6. Relationships to Other Objects

  • Devices and Sensors operate within a World
  • Signals are observed relative to a World
  • Events are recognized in a World
  • Agents reason and act with respect to a World
  • Knowledge is scoped to a World
  • Policies are evaluated within a World’s context

Objects MUST NOT assume shared meaning across Worlds without explicit mediation.

7. Methods (Normative, Abstract)

Worlds may be implemented without explicit callable methods; however, to standardize behavior, a conforming World SHOULD support the following abstract methods (using ParameterSet / ResultSet):

7.1 apply_continuity_mechanism

  • method_params : ParameterSet (may be empty)
  • method_result : ResultSet

Preconditions: World has a defined continuity mechanism bundle.

Postconditions: World state remains interpretable across version_state transitions; method_result reports SUCCESS / PARTIAL / FAIL and any diagnostics.

7.2 evolve_world

  • method_params : ParameterSet (proposed changes to axes, frames, or context)
  • method_result : ResultSet

Requirements:

  • MUST update version_state on success.
  • MUST preserve continuity according to the continuity mechanism bundle.
  • MUST NOT silently invalidate previously recorded Events; instead, it MAY mark them as “requires_reinterpretation” via revision_state on those Events (see Event v0.1).

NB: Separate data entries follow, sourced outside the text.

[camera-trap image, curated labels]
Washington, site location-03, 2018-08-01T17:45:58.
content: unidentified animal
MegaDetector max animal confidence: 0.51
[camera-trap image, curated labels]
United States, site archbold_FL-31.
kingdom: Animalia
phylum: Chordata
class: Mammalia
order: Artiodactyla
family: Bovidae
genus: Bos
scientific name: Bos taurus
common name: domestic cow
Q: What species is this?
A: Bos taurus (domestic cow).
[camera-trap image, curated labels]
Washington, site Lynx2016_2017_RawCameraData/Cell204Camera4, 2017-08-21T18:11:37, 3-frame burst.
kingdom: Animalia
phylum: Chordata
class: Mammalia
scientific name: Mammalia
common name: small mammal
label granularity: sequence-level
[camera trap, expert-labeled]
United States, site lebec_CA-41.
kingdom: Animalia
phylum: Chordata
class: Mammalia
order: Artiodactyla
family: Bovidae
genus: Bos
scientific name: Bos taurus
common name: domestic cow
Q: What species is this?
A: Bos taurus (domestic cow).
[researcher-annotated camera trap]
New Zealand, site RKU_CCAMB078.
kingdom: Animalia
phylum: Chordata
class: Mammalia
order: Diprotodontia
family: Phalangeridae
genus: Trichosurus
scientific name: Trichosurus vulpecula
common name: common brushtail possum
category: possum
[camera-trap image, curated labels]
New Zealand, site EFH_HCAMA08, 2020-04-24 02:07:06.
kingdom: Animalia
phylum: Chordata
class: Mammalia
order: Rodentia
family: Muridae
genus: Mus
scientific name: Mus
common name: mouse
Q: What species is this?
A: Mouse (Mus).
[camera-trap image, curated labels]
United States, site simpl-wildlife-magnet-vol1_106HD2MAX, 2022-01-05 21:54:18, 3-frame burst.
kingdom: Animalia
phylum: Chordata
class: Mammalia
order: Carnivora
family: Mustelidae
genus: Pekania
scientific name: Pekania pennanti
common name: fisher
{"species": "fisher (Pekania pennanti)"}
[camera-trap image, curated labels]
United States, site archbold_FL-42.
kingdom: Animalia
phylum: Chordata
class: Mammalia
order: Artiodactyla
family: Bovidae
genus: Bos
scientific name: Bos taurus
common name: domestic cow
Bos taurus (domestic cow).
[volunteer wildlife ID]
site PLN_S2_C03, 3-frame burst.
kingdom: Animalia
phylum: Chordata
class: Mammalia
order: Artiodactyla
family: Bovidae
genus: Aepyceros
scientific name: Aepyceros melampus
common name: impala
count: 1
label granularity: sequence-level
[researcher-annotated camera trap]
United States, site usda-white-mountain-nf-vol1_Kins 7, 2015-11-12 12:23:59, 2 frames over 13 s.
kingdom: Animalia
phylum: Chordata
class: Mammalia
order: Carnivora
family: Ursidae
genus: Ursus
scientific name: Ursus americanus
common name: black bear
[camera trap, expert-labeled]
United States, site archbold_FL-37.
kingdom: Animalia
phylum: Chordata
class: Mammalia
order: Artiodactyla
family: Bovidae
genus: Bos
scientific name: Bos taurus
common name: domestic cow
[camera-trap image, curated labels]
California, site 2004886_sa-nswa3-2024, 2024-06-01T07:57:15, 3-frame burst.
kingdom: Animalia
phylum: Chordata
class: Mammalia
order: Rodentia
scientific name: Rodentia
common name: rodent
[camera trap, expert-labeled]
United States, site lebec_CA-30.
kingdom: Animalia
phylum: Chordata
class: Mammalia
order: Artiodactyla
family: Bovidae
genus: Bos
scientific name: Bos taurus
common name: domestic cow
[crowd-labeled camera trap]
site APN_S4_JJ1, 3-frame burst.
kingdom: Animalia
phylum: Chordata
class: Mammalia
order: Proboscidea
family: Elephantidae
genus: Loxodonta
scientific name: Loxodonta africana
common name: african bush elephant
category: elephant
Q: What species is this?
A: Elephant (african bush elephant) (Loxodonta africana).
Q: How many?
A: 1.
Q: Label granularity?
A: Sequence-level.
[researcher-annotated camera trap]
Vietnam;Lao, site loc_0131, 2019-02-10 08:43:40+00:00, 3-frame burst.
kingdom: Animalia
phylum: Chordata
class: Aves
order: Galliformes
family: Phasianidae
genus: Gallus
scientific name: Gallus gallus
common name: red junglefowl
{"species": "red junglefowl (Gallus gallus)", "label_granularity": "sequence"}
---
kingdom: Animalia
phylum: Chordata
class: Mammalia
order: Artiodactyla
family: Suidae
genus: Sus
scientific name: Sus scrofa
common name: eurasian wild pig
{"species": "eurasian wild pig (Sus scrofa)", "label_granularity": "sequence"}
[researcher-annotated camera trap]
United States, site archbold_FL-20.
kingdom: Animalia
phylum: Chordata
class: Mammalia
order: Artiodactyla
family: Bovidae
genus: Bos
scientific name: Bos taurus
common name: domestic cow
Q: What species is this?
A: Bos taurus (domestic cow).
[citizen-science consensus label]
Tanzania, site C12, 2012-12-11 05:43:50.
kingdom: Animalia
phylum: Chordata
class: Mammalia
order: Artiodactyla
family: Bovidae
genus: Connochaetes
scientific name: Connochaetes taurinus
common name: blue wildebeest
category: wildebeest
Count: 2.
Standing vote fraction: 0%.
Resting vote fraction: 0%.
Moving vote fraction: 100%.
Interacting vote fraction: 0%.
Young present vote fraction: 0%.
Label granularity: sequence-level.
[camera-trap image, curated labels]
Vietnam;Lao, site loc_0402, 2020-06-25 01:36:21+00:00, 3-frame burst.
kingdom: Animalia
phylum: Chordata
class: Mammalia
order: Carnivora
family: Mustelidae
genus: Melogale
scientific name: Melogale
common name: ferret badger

8. Edge‑Primary Constraints

In Edge‑primary systems, a World:

  • MUST be instantiable without network connectivity;
  • MUST degrade gracefully under partial data loss;
  • SHOULD support local persistence and recovery;
  • MAY synchronize with other Worlds opportunistically.

9. Failure and Degradation Modes

World degradation may include:

  • Loss of contextual fidelity (e.g., missing axes, stale frames)
  • Temporal discontinuity (e.g., clock reset)
  • Reduced Event recognition accuracy

Systems MUST continue operating in a degraded but safe mode rather than failing catastrophically.

10. Notes for Implementers (Non‑Normative)

  • A World may be implemented as a graph, object space, scene model, contextual runtime, or “digital twin” fragment.
  • Lightweight Worlds are appropriate for constrained edge devices.
  • Worlds may be nested or layered (e.g., Physical World, Home World, Interaction World).
  • For the MVP, AxisType values will typically include: TEMPORAL, SPATIAL, ACTIVITY, DEVICE_STATE, and POLICY_CONTEXT; SOCIAL is useful but should be privacy-gated.